• What to work on
Count how many lines in the items below contain the string "table", treating uppercase and lowercase as different. Reply with the number only.

Items taken from a data source
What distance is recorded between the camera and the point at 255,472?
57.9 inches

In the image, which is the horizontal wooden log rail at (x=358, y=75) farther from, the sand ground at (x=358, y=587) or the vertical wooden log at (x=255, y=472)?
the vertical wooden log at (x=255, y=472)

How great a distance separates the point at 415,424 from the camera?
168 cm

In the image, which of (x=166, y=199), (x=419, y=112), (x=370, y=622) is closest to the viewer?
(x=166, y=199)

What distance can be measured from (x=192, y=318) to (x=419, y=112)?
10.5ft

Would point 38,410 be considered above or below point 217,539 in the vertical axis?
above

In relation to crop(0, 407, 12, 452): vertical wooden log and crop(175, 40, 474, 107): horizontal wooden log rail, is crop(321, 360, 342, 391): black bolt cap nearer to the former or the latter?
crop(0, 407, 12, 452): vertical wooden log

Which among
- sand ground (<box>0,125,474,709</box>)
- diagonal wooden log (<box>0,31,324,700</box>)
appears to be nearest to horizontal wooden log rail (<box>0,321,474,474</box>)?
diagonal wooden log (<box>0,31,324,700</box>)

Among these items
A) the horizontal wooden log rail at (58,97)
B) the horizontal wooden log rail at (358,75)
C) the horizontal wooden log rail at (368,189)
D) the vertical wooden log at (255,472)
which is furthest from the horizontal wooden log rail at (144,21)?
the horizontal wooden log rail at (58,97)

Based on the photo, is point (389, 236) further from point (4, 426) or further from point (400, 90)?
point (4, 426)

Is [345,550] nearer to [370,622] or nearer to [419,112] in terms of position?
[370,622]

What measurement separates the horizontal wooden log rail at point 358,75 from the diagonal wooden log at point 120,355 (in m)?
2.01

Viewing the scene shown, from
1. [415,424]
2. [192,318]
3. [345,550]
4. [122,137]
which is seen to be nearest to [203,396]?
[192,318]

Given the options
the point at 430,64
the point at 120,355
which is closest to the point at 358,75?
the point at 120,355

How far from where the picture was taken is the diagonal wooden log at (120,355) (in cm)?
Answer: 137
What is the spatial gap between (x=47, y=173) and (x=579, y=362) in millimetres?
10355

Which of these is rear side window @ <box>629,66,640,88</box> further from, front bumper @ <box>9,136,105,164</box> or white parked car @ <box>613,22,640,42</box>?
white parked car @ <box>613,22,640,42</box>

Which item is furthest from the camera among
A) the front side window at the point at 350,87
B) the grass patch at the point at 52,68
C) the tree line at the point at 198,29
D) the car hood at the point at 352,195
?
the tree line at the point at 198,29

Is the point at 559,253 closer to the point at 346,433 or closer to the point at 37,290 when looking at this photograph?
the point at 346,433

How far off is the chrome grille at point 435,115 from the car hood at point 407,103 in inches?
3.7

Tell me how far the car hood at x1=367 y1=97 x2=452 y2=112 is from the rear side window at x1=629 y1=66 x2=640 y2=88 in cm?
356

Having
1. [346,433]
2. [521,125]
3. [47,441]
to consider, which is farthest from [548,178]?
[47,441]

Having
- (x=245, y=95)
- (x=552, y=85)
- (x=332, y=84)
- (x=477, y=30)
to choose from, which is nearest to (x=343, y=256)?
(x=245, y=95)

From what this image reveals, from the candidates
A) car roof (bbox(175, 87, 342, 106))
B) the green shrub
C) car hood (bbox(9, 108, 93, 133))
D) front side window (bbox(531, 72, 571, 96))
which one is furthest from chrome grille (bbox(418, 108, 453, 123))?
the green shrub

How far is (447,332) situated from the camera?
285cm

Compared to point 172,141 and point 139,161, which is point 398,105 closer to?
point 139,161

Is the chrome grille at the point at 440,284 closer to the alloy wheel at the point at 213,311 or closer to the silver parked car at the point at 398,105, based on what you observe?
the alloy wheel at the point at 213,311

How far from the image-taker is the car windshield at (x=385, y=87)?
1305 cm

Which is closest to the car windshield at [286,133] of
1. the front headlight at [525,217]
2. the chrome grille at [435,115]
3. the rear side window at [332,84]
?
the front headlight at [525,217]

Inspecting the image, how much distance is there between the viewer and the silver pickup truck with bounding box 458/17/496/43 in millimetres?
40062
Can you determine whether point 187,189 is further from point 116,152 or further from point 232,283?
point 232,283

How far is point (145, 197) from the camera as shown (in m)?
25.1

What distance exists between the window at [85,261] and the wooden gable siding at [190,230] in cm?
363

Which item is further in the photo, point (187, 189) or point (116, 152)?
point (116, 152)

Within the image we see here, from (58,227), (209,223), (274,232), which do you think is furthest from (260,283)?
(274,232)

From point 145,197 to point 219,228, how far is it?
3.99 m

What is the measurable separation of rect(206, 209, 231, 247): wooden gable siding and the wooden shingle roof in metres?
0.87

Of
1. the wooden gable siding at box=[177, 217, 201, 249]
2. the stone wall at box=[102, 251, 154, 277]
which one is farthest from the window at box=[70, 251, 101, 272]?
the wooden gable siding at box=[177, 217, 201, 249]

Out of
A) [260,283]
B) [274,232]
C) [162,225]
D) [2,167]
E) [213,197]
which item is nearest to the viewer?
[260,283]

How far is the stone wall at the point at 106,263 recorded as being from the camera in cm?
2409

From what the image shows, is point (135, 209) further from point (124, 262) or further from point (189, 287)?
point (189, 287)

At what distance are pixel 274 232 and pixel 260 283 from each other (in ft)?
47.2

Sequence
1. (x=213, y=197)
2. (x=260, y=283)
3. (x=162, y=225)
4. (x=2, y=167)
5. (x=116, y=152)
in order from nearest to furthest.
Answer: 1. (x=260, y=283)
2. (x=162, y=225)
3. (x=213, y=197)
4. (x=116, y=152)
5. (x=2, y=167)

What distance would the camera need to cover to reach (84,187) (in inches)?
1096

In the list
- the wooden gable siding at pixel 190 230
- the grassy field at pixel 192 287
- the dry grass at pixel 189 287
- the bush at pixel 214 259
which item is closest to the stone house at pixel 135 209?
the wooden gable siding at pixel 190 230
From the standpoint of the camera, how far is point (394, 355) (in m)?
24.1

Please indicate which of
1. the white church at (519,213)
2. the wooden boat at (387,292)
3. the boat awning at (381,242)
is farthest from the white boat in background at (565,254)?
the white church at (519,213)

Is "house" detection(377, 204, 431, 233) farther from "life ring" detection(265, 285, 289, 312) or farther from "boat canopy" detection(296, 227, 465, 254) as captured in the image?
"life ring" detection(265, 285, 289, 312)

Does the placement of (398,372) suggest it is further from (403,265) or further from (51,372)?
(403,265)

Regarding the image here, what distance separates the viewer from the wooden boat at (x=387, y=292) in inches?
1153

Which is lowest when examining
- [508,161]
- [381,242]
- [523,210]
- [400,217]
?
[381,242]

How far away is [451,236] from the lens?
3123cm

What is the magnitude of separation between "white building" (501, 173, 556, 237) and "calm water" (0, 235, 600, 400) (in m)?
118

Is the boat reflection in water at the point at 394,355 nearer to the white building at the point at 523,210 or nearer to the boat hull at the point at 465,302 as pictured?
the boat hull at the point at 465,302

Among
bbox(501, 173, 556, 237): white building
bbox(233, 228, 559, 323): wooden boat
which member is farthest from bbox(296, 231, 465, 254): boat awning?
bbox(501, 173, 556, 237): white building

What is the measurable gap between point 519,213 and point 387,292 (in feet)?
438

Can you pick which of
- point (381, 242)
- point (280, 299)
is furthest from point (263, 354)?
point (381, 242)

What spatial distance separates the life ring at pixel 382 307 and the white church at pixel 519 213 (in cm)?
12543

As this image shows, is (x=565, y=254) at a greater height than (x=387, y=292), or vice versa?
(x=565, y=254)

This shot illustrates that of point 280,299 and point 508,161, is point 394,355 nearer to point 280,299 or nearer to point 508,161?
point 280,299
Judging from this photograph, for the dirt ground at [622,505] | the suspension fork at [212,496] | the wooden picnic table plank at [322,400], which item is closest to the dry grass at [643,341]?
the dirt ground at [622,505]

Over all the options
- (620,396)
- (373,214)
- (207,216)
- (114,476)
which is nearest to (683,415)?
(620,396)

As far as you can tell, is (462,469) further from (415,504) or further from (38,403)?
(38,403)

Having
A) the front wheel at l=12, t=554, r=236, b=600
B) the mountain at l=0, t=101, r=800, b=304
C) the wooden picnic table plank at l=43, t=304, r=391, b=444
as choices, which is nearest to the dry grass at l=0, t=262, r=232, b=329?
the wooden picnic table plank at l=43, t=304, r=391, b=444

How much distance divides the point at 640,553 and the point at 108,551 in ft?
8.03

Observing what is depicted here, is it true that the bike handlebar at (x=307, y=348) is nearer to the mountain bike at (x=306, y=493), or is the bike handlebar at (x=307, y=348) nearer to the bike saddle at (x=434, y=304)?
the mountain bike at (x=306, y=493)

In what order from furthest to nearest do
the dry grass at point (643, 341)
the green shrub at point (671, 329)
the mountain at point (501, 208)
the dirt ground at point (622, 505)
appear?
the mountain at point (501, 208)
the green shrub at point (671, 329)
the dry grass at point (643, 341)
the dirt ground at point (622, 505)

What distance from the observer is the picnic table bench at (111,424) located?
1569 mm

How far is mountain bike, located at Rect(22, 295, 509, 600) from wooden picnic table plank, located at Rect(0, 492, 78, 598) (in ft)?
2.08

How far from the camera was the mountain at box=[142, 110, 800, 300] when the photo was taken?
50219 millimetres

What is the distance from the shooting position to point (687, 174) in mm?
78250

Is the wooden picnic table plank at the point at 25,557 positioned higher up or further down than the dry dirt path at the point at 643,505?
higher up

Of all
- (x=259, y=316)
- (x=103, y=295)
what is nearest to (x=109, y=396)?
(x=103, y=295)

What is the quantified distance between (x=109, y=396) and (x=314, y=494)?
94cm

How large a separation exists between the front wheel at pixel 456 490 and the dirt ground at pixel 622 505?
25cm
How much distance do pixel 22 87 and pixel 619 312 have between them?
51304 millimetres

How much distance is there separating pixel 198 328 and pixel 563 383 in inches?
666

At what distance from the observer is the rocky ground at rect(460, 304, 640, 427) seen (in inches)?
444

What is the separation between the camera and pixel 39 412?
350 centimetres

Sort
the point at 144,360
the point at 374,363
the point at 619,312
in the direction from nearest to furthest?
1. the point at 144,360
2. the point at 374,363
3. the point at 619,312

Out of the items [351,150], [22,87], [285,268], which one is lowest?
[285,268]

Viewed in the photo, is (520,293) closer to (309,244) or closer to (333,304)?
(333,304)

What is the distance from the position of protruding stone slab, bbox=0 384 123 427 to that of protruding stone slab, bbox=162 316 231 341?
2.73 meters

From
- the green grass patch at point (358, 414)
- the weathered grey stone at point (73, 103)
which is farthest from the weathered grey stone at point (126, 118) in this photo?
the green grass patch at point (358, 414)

• Reply to the exercise
6